Rz. 77

Tatsächliche Abwicklung mittels Kompensationszahlungen

Eine Funktionsverlagerung lag nach § 1 Abs. 7 Satz 2 Alt. 2 FVerlV a. F. auch dann nicht vor, "wenn der Vorgang zwischen voneinander unabhängigen Dritten nicht als Veräußerung oder Erwerb einer Funktion angesehen würde." Der Verordnungsgeber hatte als eine wesentliche Fallgruppe Vorgänge im Blick, die formal als Funktionsverlagerung zu qualifizieren, aber entsprechend dem Fremdvergleichsgrundsatz tatsächlich anders abgewickelt werden.
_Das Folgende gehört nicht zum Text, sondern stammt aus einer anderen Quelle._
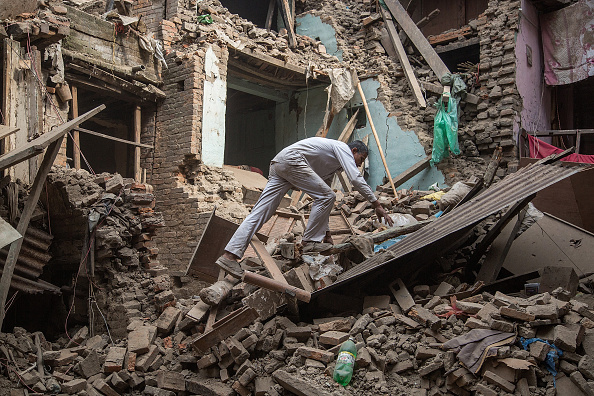 BHAKTAPUR, NEPAL - APRIL 26:  A man climbs on top of debris after buildings collapsed on April 26, 2015 in Bhaktapur, Nepal. A major 7.8 earthquake hit Kathmandu mid-day on Saturday, and was followed by multiple aftershocks that triggered avalanches on Mt. Everest that buried mountain climbers in their base camps. Many houses, buildings and temples in the capital were destroyed during the earthquake, leaving thousands dead or trapped under the debris as emergency rescue workers attempt to clear debris and find survivors.  (Photo by Omar Havana/Getty Images)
Dies gilt z. B. für die fristgerechte Kündigung von Verträgen, z. B. von Lizenz-, Vertriebs-, Kommissionärs- oder Handelsvertreterverträgen, oder das Auslaufen von Vertragsbeziehungen.[1] Die VWG-Funktionsverlagerung stellen in diesem Zusammenhang wiederholt fest, dass eine "dem Fremdvergleichsgrundsatz entsprechende, vertragskonforme Funktionsänderung, z. B. Ablauf des Vertriebsvertrags, fristgerechte Kündigung, und die damit einhergehende Verminderung von Chancen und Risiken (…) als solche für sich allein nicht als Funktionsverlagerung behandelt" wird.[2] Dementsprechend kam keine Transferpaketbewertung und -besteuerung, sondern allenfalls eine Einzelverrechnung etwaiger Transaktionen in Betracht. Es entspricht dem Handeln des ordentlichen und gewissenhaften Geschäftsleiters, dass gesetzliche oder vertragliche Schadensersatz-, Ausgleichs- oder Entschädigungsansprüche eingefordert werden; ebenso wird der verpflichtete Vertragspartner durch die jeweilige Rechtsordnung zur Leistung dieser Kompensationszahlungen angehalten.[3]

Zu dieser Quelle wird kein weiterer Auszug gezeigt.